I think it would not without manipulating the console. E.g. this one:

with Ada.Wide_Wide_Text_IO;
procedure Test is
begin
   Ada.Wide_Wide_Text_IO.Put_Line ("" & Wide_Wide_Character'Val (16#00E4#)); -- A-umlaut
end Test;

does not work under either Debian or Windows.

simonjwright · March 16, 2025, 9:56pm

On macOS it works just fine (so long as you compile with -gnatW8).

dmitry-kazakov · March 17, 2025, 8:55am

Very interesting. A compiler flag (-gnatWe, I never used it before) changes the run-time behaviour!
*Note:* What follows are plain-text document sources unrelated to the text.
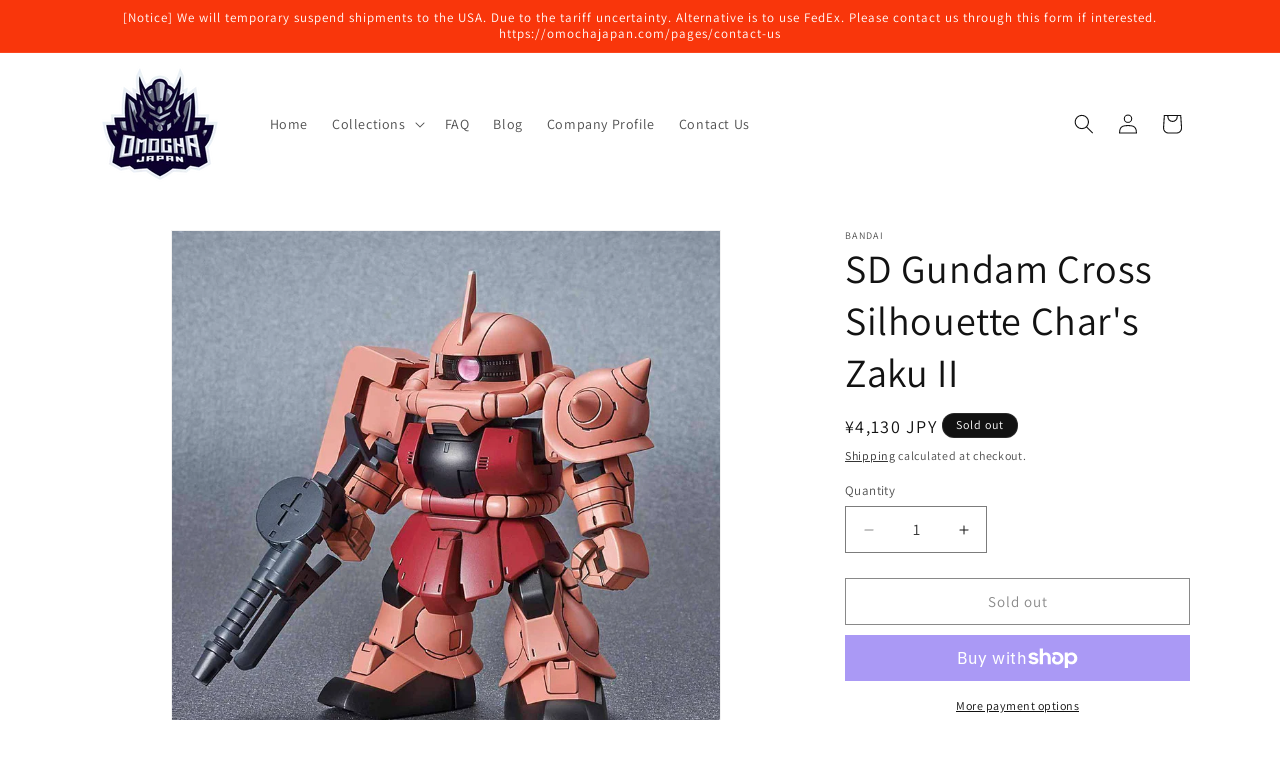

--- FILE ---
content_type: application/javascript
request_url: https://cdn.endorsal.io/widgets/fomo.min.js
body_size: 1511
content:
var FOMO={num:0,count:0,canCount:!0,isShowing:!1};window.FOMO=FOMO,FOMO.init=function(t){if(localStorage.getItem("NDRSLhideFOMO"))console.log("NDRSL fomo off for this user");else{FOMO.isLocal=!(!window.location.href.includes("file://")&&!window.location.href.includes("localhost"));var e=document.createElement("link");e.setAttribute("rel","stylesheet"),e.setAttribute("href",`${FOMO.isLocal?"http://localhost:3000/css/":"https://cdn.endorsal.io/widgets/"}endorsal-fomo.min.css`),document.getElementsByTagName("head")[0].appendChild(e);var n=document.createElement("div");n.id="NDRSL-fomo",document.body.appendChild(n);let o=`${FOMO.isLocal?"http://localhost:3000":"https://api.endorsal.io"}/render/fomo/?id=${t}`;fetch(o,{headers:{"Access-Control-Allow-Origin":"*"}}).then(t=>{t.ok&&t.json().then(t=>{if(console.log(t),t&&!t.error){FOMO.data=t,FOMO.container=document.getElementById("NDRSL-fomo");let e="";if(FOMO.data.settings.position&&(FOMO.data.settings.position=FOMO.data.settings.position.replace(" ","-").toLowerCase()+" ",e+=FOMO.data.settings.position),FOMO.data.settings.offsetForChatAmount&&FOMO.container.setAttribute("style","padding-right:"+FOMO.data.settings.offsetForChatAmount+"px;"),FOMO.data.settings.animationName){e+=FOMO.data.settings.animationName,FOMO.data.settings.position.includes("bottom")&&!FOMO.data.settings.animationName.includes("zoom")?e+="Up":FOMO.data.settings.position.includes("top")&&!FOMO.data.settings.animationName.includes("zoom")&&(e+="Down"),e+="FOMO",e+=" zoomOutFOMO",FOMO.container.setAttribute("class",e);let t=`animation-duration: ${FOMO.data.settings.animationTime/1e3}s; -webkit-animation-duration: ${FOMO.data.settings.animationTime/1e3}s;`;FOMO.container.setAttribute("style",t)}FOMO.data.notifications&&FOMO.data.notifications[0]&&(setTimeout(()=>{"undefined"==typeof REVIEWHQ||"undefined"!=typeof REVIEWHQ&&"button"==REVIEWHQ.state?(setInterval(FOMO.counter,100),FOMO.render(FOMO.data.notifications[FOMO.num],FOMO.data)):FOMOintNextA=setInterval(()=>{"undefined"!=typeof REVIEWHQ&&"button"==REVIEWHQ.state&&(clearInterval(FOMOintNextA),setInterval(FOMO.counter,100),FOMO.render(FOMO.data.notifications[FOMO.num],FOMO.data))},500)},FOMO.data.settings.initialDelay),FOMO.container.addEventListener("mouseover",()=>{FOMO.isShowing&&(FOMO.canCount=!1)}),FOMO.container.addEventListener("mouseout",()=>{FOMO.isShowing&&(FOMO.canCount=!0)}))}})})}},FOMO.getNext=function(){FOMO.container.classList.add("zoomOutFOMO"),FOMO.canCount=!1,FOMO.isShowing=!1,"undefined"!=typeof REVIEWHQ&&REVIEWHQ.fomoVisible(!1),setTimeout(()=>{setTimeout(()=>{FOMOshowNext=function(){FOMO.data.notifications[FOMO.num+1]&&(FOMO.num+=1,FOMO.render(FOMO.data.notifications[FOMO.num],FOMO.data))},"undefined"==typeof REVIEWHQ||"undefined"!=typeof REVIEWHQ&&"button"==REVIEWHQ.state?FOMOshowNext():FOMOintNext=setInterval(()=>{"undefined"!=typeof REVIEWHQ&&"button"==REVIEWHQ.state?(clearInterval(FOMOintNext),FOMOshowNext(),FOMO.canCount=!0,FOMO.count=0):(FOMO.canCount=!1,FOMO.count=0)},1e3)},FOMO.data.settings.timeBetween.min+FOMO.data.settings.timeBetween.max*Math.random())},FOMO.data.settings.animationTime)},FOMO.counter=function(){FOMO.canCount&&(FOMO.count+=1,100*FOMO.count>FOMO.data.settings.displayTime&&(FOMO.canCount=!1,FOMO.getNext(),FOMO.count=0))},FOMO.close=function(){FOMO.canCount=!0,FOMO.count=1e6;let t=localStorage.getItem("NDRSLfomoCloseClicks");t=t?parseInt(t)+1:1,localStorage.setItem("NDRSLfomoCloseClicks",t),FOMO.data.settings&&FOMO.data.settings.closeTimes&&t>=parseInt(FOMO.data.settings.closeTimes)&&localStorage.setItem("NDRSLhideFOMO",!0)},FOMO.inIframe=function(){try{return window.self!==window.top}catch(t){return!0}},FOMO.render=function(t,e){if(!FOMO.inIframe()){FOMO.message=t.id,FOMO.container.innerHTML="",FOMO.container.classList.remove("zoomOutFOMO");let n=t;n.settings=e.settings,"average"==n.type?n.setup=e.average:n.setup=e.recent,n.property=e.property,"undefined"!=typeof REVIEWHQ&&(n.REVIEWHQ=!0);localStorage.getItem("NDRSLhideFOMO")||fetch(`${FOMO.isLocal?"http://localhost:3000":"https://api.endorsal.io"}/fomo/`,{method:"POST",headers:{"Content-Type":"application/json"},body:JSON.stringify(n)}).then(function(t){return t.text()}).then(function(t){t?(setTimeout(()=>{FOMO.container.innerHTML+=t,setTimeout(()=>{NDRSL.videoSetup()},100)},250),FOMO.count=0,FOMO.canCount=!0,FOMO.isShowing=!0,"undefined"!=typeof REVIEWHQ&&REVIEWHQ.fomoVisible(!0)):FOMO.data.notifications[FOMO.num+1]&&(FOMO.num+=1,FOMO.render(FOMO.data.notifications[FOMO.num],FOMO.data))})}},FOMO.showTestimonial=function(t){FOMO.canCount=!0,FOMO.count=1e6,REVIEWHQ.fomoVisible(!1),REVIEWHQ.showTestimonial(t)},FOMO.click=function(t,e){let n=t;t.includes("?")?t+="&":t+="?",t+=`utm_source=NDRSL%20FOMO&utm_medium=FOMO%20notification%20click&NDRSLclid=FOMO_${FOMO.data._id}_${FOMO.message||""}`,window.open(t,e);let o=`${FOMO.isLocal?"http://localhost:3000":"https://api.endorsal.io"}/click/fomo/?id=${FOMO.data._id}&propertyID=${FOMO.data.propertyID}&message=${FOMO.message||""}&url=${encodeURIComponent(n)}`;fetch(o,{headers:{"Access-Control-Allow-Origin":"*"}}).then(t=>{t.ok&&t.json().then(t=>{})})};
I experimented a bit with it:

with Ada.Wide_Wide_Text_IO;

procedure F is
begin
   Ada.Wide_Wide_Text_IO.Put_Line ("" & Wide_Wide_Character'Val (16#00E4#));
end F;

and

with Ada.Wide_Wide_Text_IO;
with F;
procedure Test is
begin
   Ada.Wide_Wide_Text_IO.Put_Line ("" & Wide_Wide_Character'Val (16#00E4#));
   F;
end Test;

Now, compiling f.adb and test.adb like this:

gcc -c f.adb -gnatW8
gcc -c test.adb
gnatmake test.adb

gives Latin-1 encoding,

gcc -c f.adb
gcc -c test.adb  -gnatW8
gnatmake test.adb

results in UTF-8 encoding. The documentation lets suggest that -gnatW8 specified for the main program wins the battle. But I am not sure.

In any case using Wide_Wide_* I/O outside the main program, e.g. in a library, has totally unpredictable behaviour. One more reason to ditch Wide_Wide stuff.